Thailand's top court orders ex-PM Thaksin to pay US$542 million in taxes

Thai authorities review tax on ex-PM Thaksin Thaksin's 2006 Shin Corp sale as legal woes mount for ex-PM and family amid past scandals and court rulings. - REUTERS/Filepic
BANGKOK: Thailand's Supreme Court ordered former Prime Minister Thaksin Shinawatra to pay 17.6 billion baht (US$542.37 million) in taxes from a 2006 share sale, senior officials said on Tuesday, reviving a case that led to his ousting 19 years ago.
AI Brief
- Thailand's Revenue Department is examining taxes from Thaksin's 2006 Shin Corp sale to Temasek.
- The former PM faces mounting legal troubles while serving a one-year prison term.
- His daughter and sister were recently penalised for ethics and corruption cases.
At the time, the former premier said the transaction was compliant with rules, but the sale ignited protests in Bangkok that eventually led to the army deposing him and seizing power later that year.
"This matter must proceed based on the judgement," Finance Minister Ekniti Nitithanprapas said on Tuesday.
"The Revenue Department are examining the details," he told reporters when asked when the taxes would be collected.
The ruling is the latest blow against the polarising billionaire, who is currently serving a one-year prison term for a separate matter.

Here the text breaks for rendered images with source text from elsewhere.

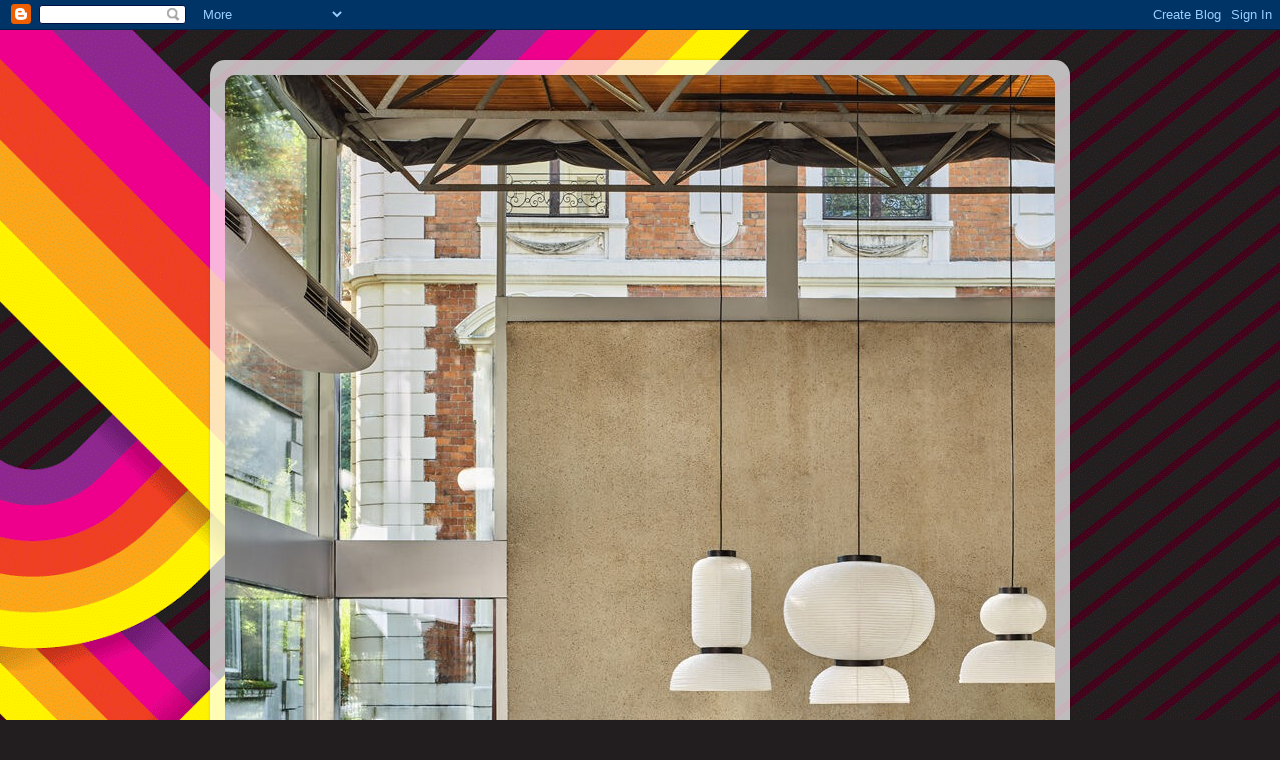

--- FILE ---
content_type: text/html; charset=utf-8
request_url: https://www.google.com/recaptcha/api2/aframe
body_size: 267
content:
<!DOCTYPE HTML><html><head><meta http-equiv="content-type" content="text/html; charset=UTF-8"></head><body><script nonce="0y_OkrOs_XowL2gLF_4VZA">/** Anti-fraud and anti-abuse applications only. See google.com/recaptcha */ try{var clients={'sodar':'https://pagead2.googlesyndication.com/pagead/sodar?'};window.addEventListener("message",function(a){try{if(a.source===window.parent){var b=JSON.parse(a.data);var c=clients[b['id']];if(c){var d=document.createElement('img');d.src=c+b['params']+'&rc='+(localStorage.getItem("rc::a")?sessionStorage.getItem("rc::b"):"");window.document.body.appendChild(d);sessionStorage.setItem("rc::e",parseInt(sessionStorage.getItem("rc::e")||0)+1);localStorage.setItem("rc::h",'1768470862506');}}}catch(b){}});window.parent.postMessage("_grecaptcha_ready", "*");}catch(b){}</script></body></html>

Thaksin's representatives declined to comment when contacted by Reuters.
In August, Paetongtarn Shinawatra, his daughter, was dismissed by court order over an ethics violation that stemmed from a leaked phone call between her and Cambodia's former leader Hun Sen.
In May, his sister, former Prime Minister Yingluck Shinawatra, was also ordered to pay US$305 million in damages over a botched rice scheme.
She was sentenced to five years to prison in absentia for the case in 2017 and has been living overseas to avoid prison.